(Stored data entries)
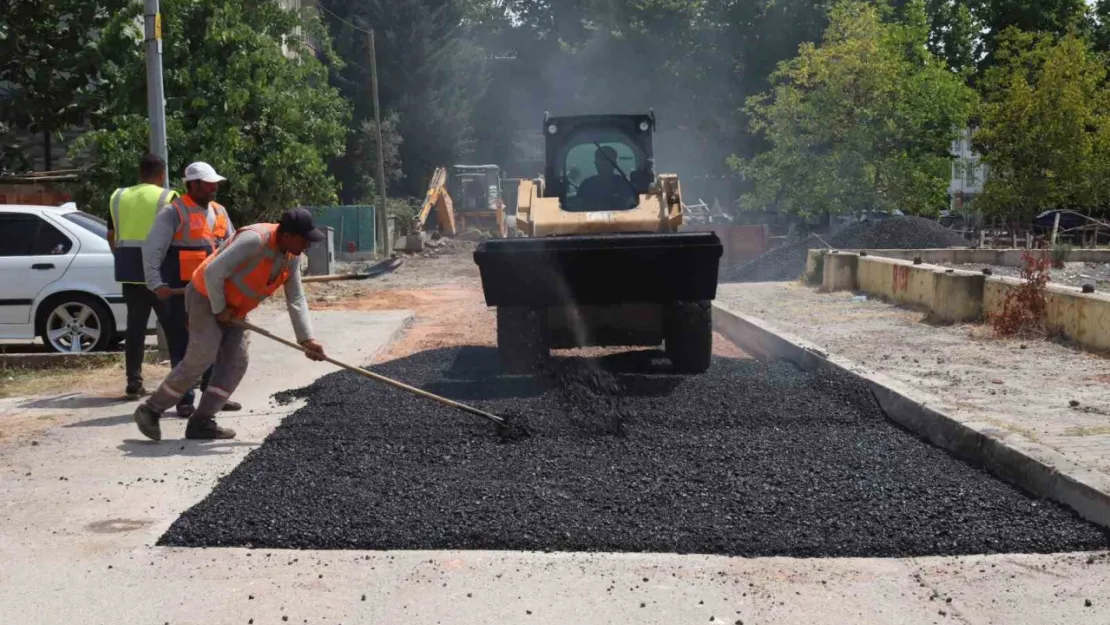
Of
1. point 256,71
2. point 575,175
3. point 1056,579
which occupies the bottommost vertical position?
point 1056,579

...

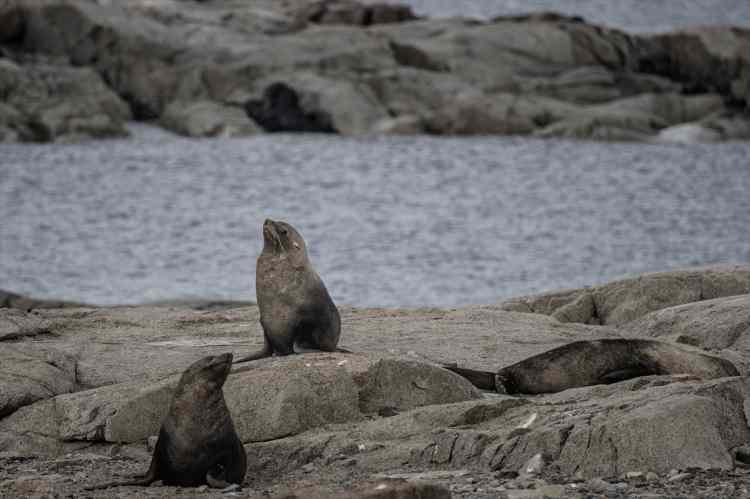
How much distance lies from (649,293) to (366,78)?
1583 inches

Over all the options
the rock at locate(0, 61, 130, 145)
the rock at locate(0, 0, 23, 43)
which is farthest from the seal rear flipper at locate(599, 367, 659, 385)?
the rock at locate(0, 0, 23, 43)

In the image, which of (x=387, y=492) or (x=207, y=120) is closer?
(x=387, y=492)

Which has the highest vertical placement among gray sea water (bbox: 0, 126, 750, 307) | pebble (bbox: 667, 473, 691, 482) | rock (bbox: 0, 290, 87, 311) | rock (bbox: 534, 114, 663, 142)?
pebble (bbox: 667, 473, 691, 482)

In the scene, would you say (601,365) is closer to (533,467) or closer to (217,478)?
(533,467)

==

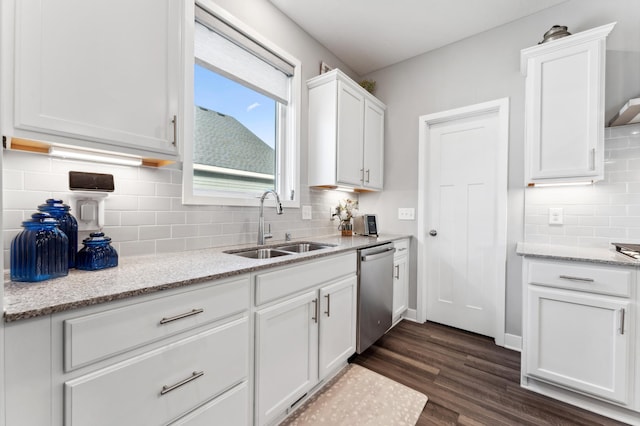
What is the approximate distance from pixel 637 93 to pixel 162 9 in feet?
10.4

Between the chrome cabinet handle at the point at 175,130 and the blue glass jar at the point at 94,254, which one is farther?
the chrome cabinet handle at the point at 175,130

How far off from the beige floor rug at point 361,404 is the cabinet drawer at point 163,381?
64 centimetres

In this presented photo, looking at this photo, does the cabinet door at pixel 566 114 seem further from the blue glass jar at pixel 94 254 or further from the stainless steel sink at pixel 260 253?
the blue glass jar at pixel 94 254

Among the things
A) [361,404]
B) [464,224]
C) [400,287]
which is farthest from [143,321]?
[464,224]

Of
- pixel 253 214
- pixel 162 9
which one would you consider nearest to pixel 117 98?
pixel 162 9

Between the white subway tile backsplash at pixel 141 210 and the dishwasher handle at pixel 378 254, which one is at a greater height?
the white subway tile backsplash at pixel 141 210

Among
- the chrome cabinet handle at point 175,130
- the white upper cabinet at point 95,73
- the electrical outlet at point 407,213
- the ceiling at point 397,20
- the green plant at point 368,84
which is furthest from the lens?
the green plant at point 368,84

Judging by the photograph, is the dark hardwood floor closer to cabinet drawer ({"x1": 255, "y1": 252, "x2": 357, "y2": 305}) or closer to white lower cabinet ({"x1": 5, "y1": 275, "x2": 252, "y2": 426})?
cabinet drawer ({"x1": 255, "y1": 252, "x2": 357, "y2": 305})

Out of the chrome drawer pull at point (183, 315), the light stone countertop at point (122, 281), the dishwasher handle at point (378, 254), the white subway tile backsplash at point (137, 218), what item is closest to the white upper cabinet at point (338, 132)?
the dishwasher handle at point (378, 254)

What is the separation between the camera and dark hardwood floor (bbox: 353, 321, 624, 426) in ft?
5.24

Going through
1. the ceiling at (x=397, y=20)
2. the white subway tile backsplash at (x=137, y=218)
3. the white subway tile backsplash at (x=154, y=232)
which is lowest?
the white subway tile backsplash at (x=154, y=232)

- What the exercise asks -
Gather every line from the items above that contains the word "subway", treating uppercase and lowercase letters as different.

- Full output -
Between the white subway tile backsplash at pixel 141 210 and the dishwasher handle at pixel 378 254, which one is at a greater height?
the white subway tile backsplash at pixel 141 210
Out of the chrome drawer pull at point (183, 315), the light stone countertop at point (122, 281), the dishwasher handle at point (378, 254), the white subway tile backsplash at point (137, 218), what item is closest to the white upper cabinet at point (338, 132)?
2. the white subway tile backsplash at (x=137, y=218)
3. the white subway tile backsplash at (x=154, y=232)
the white subway tile backsplash at (x=154, y=232)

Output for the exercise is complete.